▸ PROBLEM REQUIREMENTS
Convert the material, from the line with "Is point 396,144" through the last line, into a Markdown table with the columns Row and Line. Number each row and leave out blank lines.

▸ ENTRIES SHOWN
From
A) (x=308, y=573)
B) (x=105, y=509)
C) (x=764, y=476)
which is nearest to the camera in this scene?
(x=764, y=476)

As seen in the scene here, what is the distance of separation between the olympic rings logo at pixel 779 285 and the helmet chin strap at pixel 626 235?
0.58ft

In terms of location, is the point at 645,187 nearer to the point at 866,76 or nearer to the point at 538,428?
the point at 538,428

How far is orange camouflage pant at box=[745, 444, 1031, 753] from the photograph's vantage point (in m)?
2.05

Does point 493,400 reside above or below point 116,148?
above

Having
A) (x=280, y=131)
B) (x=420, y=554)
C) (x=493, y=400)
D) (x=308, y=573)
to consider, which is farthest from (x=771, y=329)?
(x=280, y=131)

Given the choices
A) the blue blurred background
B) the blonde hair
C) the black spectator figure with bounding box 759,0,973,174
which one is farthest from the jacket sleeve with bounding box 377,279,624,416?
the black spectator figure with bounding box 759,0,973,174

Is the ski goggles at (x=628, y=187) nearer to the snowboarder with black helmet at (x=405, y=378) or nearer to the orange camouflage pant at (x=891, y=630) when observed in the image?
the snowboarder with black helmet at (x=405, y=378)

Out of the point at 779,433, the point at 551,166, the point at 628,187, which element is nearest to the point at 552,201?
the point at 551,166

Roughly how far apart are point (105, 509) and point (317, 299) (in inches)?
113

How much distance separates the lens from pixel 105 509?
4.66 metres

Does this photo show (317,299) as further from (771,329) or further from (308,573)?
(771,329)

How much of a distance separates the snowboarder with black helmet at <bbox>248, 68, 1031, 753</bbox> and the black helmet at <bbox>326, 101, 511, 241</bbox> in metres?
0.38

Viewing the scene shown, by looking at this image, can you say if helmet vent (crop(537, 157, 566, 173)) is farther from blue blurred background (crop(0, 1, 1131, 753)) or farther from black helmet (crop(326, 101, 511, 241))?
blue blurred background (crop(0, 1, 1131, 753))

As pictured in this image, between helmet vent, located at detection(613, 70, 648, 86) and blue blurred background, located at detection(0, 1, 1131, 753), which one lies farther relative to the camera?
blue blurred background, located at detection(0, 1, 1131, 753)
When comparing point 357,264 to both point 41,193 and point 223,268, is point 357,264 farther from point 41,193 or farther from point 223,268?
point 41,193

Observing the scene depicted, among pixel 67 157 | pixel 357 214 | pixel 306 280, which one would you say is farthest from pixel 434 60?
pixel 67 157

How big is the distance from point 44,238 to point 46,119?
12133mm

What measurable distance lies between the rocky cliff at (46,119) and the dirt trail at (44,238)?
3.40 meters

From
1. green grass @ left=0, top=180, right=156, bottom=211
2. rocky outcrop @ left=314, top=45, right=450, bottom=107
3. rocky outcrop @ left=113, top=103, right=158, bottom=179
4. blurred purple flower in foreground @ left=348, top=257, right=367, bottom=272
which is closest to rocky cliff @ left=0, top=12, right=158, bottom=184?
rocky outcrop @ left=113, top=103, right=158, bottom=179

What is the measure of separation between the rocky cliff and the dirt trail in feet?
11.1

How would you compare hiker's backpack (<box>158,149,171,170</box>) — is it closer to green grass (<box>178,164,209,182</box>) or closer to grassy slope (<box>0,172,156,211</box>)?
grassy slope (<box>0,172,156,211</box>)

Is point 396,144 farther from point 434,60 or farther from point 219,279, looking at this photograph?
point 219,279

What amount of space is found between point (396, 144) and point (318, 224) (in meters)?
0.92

▸ PROBLEM SOLUTION
| Row | Line |
|---|---|
| 1 | Is point 396,144 farther from point 434,60 or farther from point 219,279, looking at this photograph? |
| 2 | point 219,279 |
| 3 | What amount of space is found between point (396, 144) and point (318, 224) (in meters)? |
| 4 | 0.92 |